▶ **Task description**
Copy the listing below word for word, from the line containing "At what range" through the line containing "9.02 meters", including both of those lines. Leave the pictures out of your copy.

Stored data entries
+ + + + + + +

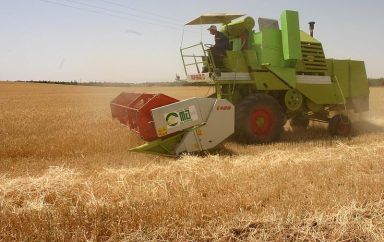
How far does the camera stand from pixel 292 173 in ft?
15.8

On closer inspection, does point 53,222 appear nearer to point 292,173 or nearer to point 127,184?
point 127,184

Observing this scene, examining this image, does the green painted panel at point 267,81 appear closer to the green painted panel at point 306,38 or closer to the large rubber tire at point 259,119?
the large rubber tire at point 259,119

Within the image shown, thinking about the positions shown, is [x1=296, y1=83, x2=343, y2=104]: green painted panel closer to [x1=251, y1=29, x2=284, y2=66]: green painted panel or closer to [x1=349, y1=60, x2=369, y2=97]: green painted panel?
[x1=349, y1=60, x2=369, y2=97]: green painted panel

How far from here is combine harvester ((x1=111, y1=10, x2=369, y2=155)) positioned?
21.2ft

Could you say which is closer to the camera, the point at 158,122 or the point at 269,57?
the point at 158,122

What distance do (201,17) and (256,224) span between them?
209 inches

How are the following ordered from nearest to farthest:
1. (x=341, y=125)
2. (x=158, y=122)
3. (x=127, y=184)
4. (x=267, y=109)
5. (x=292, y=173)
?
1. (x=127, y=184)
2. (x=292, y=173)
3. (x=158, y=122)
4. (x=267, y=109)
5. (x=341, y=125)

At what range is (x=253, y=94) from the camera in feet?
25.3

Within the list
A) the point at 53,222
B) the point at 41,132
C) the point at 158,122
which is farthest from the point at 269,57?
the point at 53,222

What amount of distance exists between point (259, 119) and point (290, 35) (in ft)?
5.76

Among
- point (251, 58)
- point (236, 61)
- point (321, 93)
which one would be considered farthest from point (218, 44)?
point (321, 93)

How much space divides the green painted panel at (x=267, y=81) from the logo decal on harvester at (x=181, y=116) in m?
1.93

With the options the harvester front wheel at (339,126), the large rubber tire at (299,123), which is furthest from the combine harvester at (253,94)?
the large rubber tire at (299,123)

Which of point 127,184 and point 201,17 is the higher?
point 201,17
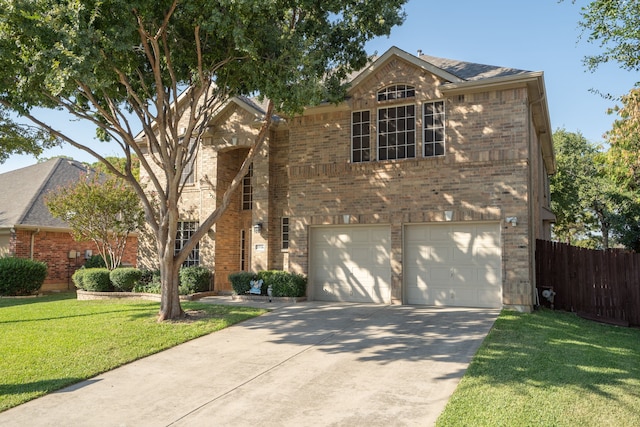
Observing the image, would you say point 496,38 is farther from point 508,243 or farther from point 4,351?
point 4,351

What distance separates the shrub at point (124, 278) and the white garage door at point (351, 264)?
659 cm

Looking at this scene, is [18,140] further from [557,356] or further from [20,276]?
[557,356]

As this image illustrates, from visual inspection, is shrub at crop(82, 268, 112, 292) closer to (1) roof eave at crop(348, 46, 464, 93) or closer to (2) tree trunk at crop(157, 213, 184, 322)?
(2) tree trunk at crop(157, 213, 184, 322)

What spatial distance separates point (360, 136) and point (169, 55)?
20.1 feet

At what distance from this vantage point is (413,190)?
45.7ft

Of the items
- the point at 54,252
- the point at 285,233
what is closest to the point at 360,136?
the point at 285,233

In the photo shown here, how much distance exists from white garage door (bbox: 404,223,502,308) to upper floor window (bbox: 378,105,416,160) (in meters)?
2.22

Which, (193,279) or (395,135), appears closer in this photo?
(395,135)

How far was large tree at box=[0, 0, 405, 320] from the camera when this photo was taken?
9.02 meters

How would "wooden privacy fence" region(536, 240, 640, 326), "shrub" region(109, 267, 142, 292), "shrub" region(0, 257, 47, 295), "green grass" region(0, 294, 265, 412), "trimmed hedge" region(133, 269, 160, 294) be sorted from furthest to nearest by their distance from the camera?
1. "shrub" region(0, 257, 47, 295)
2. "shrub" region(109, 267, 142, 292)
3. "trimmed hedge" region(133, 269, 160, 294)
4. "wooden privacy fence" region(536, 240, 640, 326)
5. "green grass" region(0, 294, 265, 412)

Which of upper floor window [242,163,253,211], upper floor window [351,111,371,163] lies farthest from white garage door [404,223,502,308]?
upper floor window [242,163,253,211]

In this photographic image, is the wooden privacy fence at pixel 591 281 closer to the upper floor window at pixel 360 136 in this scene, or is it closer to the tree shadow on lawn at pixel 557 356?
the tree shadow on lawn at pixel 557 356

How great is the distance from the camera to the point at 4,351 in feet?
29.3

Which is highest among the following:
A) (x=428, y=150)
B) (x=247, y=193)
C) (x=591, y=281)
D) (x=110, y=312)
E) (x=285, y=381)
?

+ + + + + + +

▶ **Task answer**
At what range is (x=253, y=94) from the camera in feet?
25.3

Within the list
A) the point at 53,222
B) the point at 41,132
C) the point at 158,122
which is farthest from the point at 269,57?
the point at 53,222

What amount of distance exists between point (259, 119) and point (290, 35) (in ft)?
5.76

Among
- point (251, 58)
- point (236, 61)
- point (321, 93)
which one would be considered farthest from point (218, 44)?
point (321, 93)

How much space divides the green painted panel at (x=267, y=81) from the logo decal on harvester at (x=181, y=116) in m?
1.93

With the options the harvester front wheel at (339,126), the large rubber tire at (299,123), which is furthest from the combine harvester at (253,94)?
the large rubber tire at (299,123)

Which of point 127,184 and point 201,17 is the higher?
point 201,17
Observing the image, would you say point 496,38 is farther from point 508,243 or farther from point 4,351?
point 4,351

What distance separates the shrub at point (124, 278) and the white garage door at point (351, 264)?
659 cm

Looking at this scene, is [18,140] further from [557,356] or further from [20,276]?
[557,356]

As this image illustrates, from visual inspection, is shrub at crop(82, 268, 112, 292) closer to (1) roof eave at crop(348, 46, 464, 93) or closer to (2) tree trunk at crop(157, 213, 184, 322)?
(2) tree trunk at crop(157, 213, 184, 322)

What spatial distance separates point (360, 136) and point (169, 55)?
20.1 feet

At what distance from this vantage point is (413,190)?
45.7ft

Of the items
- the point at 54,252
- the point at 285,233
what is closest to the point at 360,136?
the point at 285,233

In the photo shown here, how much distance exists from white garage door (bbox: 404,223,502,308) to upper floor window (bbox: 378,105,416,160) (in meters)?
2.22

Which, (193,279) or (395,135), appears closer in this photo?
(395,135)

How far was large tree at box=[0, 0, 405, 320] from the camera when this photo was taken?
9.02 meters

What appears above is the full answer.